Réal Godbout BD Réal Godbout BD
©Éric Lajeunesse
Écrit par Julien Loock
Publié le 1 janvier 1970, mis à jour le 21 février 2018

Jusqu'au 20 février 2018, la bande dessinée québécoise s'expose au Musée international du manga de Kyoto. Nous avons eu le plaisir de parler BD et Japon avec Réal Godbout, un bédéiste québécois renommé, lors de son passage à l'ambassade du Canada à Tokyo. La rencontre, débordante d'anecdotes, a été l'occasion de discuter de nombreux sujets, de l'amour du neuvième art de l'auteur aux arts visuels en passant par la BD de la Belle Province. 

 

Réal Godbout, vous êtes un bédéiste québécois incontournable. Père des personnages de Michel Risque et Red Ketchup, entre autres, vous commencez à dessiner dès les années 70. Pouvez-vous nous en dire plus sur votre passionnant parcours ? 

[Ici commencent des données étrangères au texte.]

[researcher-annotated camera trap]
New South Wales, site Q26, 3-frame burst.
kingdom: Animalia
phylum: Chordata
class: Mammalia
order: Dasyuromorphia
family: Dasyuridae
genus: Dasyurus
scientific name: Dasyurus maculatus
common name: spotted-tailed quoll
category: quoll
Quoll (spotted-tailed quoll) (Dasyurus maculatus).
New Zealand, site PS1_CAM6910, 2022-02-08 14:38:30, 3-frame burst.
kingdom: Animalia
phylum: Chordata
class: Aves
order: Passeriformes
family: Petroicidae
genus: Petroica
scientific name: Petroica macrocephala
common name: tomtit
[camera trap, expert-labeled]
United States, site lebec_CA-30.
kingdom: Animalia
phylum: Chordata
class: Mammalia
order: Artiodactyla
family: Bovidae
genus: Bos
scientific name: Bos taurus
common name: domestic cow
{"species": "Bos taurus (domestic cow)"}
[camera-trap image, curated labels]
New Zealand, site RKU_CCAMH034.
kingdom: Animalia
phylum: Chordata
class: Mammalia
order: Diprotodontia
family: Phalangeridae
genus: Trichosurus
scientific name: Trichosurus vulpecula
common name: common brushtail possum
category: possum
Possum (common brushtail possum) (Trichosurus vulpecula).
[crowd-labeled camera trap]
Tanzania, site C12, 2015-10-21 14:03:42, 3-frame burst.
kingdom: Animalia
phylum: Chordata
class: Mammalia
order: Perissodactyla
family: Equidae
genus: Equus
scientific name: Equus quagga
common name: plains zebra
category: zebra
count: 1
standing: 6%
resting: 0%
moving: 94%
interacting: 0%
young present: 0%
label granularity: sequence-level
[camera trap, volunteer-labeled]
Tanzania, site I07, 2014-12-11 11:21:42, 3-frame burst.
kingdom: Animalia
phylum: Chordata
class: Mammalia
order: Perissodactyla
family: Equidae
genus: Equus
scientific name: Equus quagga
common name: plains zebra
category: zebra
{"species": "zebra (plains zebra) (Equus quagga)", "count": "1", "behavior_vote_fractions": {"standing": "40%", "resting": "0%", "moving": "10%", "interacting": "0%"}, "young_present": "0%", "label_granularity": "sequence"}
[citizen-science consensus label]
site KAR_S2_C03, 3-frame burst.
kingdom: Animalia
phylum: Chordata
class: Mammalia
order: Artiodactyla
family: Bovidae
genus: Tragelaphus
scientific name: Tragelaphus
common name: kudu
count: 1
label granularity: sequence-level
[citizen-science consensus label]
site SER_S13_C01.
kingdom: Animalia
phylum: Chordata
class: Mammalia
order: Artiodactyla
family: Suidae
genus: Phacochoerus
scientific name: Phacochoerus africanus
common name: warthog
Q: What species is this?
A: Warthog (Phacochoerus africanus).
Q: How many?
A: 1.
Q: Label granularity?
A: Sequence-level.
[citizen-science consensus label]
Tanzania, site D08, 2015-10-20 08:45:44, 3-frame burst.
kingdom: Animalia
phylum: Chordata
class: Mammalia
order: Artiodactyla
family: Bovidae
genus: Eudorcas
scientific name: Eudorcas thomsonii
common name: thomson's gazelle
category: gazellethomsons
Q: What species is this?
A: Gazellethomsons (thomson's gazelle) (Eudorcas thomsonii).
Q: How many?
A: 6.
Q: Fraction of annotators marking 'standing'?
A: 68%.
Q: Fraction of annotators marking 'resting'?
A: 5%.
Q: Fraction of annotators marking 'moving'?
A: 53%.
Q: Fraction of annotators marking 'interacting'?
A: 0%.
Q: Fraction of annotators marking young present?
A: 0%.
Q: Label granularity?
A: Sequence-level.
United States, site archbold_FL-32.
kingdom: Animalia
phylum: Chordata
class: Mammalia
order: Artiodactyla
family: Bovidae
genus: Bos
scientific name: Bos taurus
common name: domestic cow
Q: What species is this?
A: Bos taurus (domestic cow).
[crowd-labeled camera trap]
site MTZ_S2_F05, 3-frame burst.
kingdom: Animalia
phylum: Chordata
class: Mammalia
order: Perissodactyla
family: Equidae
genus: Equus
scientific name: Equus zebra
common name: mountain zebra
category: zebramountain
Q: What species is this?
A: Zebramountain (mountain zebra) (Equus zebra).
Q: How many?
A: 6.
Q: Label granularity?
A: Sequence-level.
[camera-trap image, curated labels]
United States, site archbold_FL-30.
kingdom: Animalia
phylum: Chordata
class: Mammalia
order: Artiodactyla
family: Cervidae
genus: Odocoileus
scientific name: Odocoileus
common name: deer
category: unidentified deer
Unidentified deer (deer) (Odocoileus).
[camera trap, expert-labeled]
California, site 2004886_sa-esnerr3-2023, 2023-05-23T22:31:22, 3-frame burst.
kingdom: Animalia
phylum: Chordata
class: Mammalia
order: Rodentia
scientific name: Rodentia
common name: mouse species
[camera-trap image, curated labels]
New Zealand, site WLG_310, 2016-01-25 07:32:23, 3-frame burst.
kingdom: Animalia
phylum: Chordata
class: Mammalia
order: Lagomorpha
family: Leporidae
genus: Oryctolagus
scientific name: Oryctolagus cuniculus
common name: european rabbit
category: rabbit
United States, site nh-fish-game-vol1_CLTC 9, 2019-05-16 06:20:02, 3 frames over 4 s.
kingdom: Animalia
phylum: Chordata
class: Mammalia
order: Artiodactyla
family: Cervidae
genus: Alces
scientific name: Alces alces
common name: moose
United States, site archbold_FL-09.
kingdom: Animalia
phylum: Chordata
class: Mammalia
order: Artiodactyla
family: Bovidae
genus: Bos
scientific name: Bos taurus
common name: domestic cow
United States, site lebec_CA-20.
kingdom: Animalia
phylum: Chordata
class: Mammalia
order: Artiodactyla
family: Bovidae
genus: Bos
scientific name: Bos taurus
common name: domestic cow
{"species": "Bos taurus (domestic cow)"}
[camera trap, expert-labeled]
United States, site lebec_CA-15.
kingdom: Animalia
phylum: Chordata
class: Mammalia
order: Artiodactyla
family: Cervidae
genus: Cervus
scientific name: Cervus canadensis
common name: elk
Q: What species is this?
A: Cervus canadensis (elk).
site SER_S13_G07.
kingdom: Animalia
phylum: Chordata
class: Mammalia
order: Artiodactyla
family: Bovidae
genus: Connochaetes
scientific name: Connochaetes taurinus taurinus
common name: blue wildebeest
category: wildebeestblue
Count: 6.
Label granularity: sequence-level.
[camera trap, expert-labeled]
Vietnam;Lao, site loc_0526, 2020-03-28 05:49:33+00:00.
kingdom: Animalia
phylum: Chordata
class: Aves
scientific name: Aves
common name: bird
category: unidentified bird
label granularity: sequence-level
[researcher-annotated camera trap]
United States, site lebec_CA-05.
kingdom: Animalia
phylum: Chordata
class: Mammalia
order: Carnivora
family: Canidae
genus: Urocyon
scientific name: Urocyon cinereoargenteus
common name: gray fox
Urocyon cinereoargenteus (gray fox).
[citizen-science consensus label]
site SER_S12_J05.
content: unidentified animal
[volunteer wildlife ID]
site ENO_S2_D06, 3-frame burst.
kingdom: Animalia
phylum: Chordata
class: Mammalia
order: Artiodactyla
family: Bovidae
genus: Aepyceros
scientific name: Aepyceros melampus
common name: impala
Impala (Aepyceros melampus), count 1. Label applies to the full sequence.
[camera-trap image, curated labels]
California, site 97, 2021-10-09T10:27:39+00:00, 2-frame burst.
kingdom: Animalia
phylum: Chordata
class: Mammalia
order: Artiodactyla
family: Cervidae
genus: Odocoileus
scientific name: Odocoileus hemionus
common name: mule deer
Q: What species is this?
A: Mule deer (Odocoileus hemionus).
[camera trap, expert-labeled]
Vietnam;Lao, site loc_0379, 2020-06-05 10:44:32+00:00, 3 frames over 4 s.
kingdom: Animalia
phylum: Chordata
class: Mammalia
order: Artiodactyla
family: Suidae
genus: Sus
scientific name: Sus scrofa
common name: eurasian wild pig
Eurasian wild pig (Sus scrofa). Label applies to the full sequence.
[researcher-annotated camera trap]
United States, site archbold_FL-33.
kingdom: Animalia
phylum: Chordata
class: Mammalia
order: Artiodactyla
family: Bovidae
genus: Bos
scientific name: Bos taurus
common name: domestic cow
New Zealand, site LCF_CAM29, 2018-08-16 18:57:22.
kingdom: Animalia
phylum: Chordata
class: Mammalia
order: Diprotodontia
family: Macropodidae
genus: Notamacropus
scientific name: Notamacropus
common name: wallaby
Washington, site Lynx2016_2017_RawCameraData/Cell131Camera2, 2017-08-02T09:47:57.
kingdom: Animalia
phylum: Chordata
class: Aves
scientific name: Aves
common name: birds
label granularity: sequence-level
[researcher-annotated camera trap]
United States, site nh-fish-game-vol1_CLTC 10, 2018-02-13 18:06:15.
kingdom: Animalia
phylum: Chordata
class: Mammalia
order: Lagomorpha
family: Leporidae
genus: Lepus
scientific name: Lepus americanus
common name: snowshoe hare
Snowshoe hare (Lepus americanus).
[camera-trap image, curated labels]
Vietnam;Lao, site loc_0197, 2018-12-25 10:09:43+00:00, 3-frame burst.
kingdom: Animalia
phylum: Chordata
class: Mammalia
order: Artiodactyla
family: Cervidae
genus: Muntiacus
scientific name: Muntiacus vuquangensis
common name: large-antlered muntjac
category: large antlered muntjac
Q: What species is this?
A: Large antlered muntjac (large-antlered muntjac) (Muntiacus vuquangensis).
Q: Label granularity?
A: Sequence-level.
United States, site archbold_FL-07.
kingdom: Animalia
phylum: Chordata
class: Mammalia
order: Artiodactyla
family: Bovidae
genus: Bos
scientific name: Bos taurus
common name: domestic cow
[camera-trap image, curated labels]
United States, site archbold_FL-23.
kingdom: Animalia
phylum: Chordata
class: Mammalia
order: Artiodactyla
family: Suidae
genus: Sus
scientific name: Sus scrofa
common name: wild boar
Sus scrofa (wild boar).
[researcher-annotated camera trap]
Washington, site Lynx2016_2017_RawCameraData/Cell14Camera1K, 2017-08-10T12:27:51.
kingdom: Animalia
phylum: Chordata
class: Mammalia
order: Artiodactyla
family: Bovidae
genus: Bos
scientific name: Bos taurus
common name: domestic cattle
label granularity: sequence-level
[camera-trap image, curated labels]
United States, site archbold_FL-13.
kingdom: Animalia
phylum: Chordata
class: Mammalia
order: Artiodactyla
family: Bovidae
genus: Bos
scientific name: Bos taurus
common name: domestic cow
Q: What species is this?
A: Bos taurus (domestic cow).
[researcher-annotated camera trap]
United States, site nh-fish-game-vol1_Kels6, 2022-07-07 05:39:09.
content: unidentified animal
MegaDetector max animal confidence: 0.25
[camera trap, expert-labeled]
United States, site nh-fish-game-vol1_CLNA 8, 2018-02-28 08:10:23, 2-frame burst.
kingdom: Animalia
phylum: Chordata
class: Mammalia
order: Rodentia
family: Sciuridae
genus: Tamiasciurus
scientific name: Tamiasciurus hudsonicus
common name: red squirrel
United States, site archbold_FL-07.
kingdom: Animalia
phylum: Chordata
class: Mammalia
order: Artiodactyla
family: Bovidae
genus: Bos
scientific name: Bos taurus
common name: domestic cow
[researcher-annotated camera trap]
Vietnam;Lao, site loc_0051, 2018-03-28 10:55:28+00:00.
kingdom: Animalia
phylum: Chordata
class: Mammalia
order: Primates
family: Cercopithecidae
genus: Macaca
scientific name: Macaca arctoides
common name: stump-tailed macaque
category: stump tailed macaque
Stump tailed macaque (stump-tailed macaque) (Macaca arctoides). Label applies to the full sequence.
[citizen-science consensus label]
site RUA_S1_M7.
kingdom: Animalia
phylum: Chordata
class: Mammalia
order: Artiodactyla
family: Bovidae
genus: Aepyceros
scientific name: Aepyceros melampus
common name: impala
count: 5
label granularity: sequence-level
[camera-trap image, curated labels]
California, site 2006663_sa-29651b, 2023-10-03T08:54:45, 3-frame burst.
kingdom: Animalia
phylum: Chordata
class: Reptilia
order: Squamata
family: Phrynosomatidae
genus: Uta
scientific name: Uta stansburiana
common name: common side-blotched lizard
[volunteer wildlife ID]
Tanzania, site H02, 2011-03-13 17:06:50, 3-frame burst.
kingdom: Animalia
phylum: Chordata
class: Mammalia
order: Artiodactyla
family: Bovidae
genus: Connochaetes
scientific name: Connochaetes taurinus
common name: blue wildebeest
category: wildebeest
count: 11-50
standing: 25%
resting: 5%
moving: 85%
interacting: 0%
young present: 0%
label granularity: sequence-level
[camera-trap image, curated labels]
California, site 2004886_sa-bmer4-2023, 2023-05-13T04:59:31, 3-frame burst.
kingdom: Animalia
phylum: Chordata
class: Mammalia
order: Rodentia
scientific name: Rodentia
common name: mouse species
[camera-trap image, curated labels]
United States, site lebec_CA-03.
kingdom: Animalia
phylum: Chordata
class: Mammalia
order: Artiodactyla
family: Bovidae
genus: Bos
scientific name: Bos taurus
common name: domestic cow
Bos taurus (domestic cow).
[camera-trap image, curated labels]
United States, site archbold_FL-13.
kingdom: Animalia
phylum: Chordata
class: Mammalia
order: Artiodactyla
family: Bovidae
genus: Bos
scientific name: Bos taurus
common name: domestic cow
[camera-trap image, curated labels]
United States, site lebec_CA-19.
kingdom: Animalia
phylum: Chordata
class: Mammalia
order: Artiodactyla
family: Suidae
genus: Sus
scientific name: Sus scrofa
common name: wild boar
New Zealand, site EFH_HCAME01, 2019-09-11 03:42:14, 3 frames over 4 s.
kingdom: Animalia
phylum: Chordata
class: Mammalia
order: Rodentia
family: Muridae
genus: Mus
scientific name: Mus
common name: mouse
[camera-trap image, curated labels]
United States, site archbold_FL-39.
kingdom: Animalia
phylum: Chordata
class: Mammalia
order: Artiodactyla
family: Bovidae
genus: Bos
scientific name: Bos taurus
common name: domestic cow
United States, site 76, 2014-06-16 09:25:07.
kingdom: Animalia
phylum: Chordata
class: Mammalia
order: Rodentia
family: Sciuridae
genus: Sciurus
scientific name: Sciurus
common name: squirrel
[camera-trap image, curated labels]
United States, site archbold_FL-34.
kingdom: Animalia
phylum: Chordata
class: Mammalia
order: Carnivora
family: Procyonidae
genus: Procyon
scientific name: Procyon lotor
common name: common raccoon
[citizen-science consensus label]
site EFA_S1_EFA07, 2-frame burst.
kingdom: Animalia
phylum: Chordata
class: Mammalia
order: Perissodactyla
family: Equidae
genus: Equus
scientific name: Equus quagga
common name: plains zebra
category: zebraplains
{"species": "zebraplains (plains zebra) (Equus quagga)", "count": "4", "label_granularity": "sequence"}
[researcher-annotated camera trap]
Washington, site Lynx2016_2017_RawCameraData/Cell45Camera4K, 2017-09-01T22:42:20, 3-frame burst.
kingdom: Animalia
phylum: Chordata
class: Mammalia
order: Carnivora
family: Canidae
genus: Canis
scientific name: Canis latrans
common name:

Cela fait très longtemps, en effet, que je suis auteur de bande-dessinée. Mais ma carrière ne fut pas un long fleuve tranquille, elle s’est même plutôt déroulée en dents de scie. Comme je n’avais jamais réalisé d’études en art, les premières années ont été un peu obscures. Je suis un véritable autodidacte dans ce domaine. Il faut dire aussi que la BD québécoise était inconnue à cette époque. C’était comme démarrer sa carrière dans un métier inexistant. Je publiais donc dans des magazines très marginaux. C’est le magazine CROC qui m’a véritablement lancé, en 1979. Dédiée à l’humour, cette publication à succès offrait beaucoup de place à la BD. J’y dessinais les aventures de mon personnage Michel Risque. Ce personnage, qui avait été créé bien avant CROC, est ainsi devenu un feuilleton mensuel (qui donnera naissance par la suite à la série Red Ketchup, également publiée dans CROC), en collaboration avec mon ami Pierre Fournier. De 1979 à 1995, Michel Risque représentait alors mon activité principale. Lorsque CROC a cessé de paraître en 1995, je me suis occupé d’illustrations une nouvelle fois, de story-boards pour l’animation et j’ai enseigné à Ottawa, dans un programme de BD en 1999. J’ai ensuite réalisé un roman graphique inspiré de l’œuvre de Kafka « L'Amérique ou le disparu ». Dernièrement, la maison d’éditions La Pastèque a réédité en albums les 5 ouvrages de Michel Risque et les 8 de Red Ketchup. Pour l’anecdote, bien que sorti en 2017, le 9ème album de Red Ketchup avait été entamé puis interrompu à la suite de l’arrêt du magazine CROC. Je l’ai ainsi complété 20 ans plus tard, heureux de retrouver ce personnage.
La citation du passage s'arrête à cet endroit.